• Instructions for the task
From the passage below on the Common Customer View prototype, set down word for word the part between "The organization is" and "in stand-alone applications.", inclusive.

• Text section
<<<<

The organization is showing off its Common Customer View (CCV) interoperability prototype at LinuxWorld, taking place in San Francisco. "We hit our deadline," said Barry Klawans, OSA spokesman, who's been leading the work on CCV. He's also CTO at JasperSoft Corp., a founding consortium member and business-intelligence software vendor.

The CCV brings together information held in different vendors' applications to make it possible, say, for new information about a customer entered in an ERP application to also automatically show up when users access their CRM software. The aim is to make it much easier for users to have a single companywide view of interactions with their customers and their customers' buying behavior instead of such knowledge being tied up in stand-alone applications.

Formed in February, the OSA's main mission is to make it easier for users to mix and match applications like ERP, CRM and BI software. A common customer complaint about open source software is that there's a lack of well-defined interoperability standards, making it hard to get different open-source components to both work with each other and with proprietary software.

>>>>

• Exercise data
<<<<

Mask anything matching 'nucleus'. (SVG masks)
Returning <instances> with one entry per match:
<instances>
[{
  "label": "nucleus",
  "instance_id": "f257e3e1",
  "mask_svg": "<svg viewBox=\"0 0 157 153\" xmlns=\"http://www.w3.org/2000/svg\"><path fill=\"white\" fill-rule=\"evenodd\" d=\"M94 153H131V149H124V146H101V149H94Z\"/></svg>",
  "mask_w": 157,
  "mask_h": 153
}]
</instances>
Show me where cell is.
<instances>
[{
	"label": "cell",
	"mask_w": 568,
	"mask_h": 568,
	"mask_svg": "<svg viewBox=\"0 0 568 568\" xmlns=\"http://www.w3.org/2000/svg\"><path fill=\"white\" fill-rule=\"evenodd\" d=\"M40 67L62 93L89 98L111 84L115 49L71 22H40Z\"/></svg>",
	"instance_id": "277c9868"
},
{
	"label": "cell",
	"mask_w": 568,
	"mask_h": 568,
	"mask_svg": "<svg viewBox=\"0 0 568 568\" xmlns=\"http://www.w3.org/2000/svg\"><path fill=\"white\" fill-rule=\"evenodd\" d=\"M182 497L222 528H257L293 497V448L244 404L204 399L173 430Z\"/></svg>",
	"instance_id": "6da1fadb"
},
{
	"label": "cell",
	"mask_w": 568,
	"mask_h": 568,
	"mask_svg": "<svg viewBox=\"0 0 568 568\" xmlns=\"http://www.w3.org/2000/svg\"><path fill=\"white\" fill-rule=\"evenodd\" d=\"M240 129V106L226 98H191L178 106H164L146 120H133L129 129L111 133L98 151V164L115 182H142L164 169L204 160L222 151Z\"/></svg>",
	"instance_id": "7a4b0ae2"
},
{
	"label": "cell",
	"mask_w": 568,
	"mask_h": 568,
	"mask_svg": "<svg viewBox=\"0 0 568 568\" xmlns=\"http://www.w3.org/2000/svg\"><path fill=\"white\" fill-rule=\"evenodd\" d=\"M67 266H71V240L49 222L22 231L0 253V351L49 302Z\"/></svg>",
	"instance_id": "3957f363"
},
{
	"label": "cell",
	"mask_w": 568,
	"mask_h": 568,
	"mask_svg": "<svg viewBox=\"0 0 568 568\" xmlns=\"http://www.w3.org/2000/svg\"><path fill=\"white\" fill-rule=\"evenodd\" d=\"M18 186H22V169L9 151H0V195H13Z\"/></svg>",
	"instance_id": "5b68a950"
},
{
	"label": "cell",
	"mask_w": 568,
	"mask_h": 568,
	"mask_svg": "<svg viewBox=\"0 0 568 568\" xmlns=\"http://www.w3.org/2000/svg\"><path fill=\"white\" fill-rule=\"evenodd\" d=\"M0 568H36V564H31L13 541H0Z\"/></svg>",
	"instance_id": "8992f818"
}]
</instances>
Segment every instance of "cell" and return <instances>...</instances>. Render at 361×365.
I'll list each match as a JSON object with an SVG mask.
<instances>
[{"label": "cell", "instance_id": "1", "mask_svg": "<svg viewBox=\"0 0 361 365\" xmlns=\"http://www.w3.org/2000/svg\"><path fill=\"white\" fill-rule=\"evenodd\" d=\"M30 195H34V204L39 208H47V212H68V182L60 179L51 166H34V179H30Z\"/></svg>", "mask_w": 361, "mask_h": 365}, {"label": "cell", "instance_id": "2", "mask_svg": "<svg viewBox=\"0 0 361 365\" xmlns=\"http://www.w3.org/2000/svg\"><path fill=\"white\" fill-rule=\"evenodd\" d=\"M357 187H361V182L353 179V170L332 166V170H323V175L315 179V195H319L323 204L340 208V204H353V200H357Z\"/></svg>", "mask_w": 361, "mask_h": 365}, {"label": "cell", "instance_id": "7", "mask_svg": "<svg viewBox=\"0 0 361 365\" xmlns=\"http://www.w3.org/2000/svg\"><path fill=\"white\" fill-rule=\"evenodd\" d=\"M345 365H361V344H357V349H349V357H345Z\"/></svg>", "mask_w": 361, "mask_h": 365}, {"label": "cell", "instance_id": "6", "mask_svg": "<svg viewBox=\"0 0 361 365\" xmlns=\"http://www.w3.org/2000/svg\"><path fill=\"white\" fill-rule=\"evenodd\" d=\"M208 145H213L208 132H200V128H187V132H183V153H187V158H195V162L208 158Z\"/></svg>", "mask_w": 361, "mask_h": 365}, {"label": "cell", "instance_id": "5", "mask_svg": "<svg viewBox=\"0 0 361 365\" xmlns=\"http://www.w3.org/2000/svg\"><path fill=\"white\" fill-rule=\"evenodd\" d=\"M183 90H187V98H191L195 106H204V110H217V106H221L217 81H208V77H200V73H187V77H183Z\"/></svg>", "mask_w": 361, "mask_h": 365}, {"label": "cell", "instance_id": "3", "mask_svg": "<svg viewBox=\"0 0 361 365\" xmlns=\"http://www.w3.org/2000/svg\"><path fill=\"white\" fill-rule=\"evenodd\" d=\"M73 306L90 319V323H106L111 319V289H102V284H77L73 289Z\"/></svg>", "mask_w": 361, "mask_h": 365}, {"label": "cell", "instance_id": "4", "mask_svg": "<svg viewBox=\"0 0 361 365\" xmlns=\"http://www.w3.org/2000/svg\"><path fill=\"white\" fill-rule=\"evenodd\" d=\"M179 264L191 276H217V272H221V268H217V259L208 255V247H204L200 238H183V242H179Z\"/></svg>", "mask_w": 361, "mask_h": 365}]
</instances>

>>>>

• Exercise output
The organization is showing off its Common Customer View (CCV) interoperability prototype at LinuxWorld, taking place in San Francisco. "We hit our deadline," said Barry Klawans, OSA spokesman, who's been leading the work on CCV. He's also CTO at JasperSoft Corp., a founding consortium member and business-intelligence software vendor.

The CCV brings together information held in different vendors' applications to make it possible, say, for new information about a customer entered in an ERP application to also automatically show up when users access their CRM software. The aim is to make it much easier for users to have a single companywide view of interactions with their customers and their customers' buying behavior instead of such knowledge being tied up in stand-alone applications.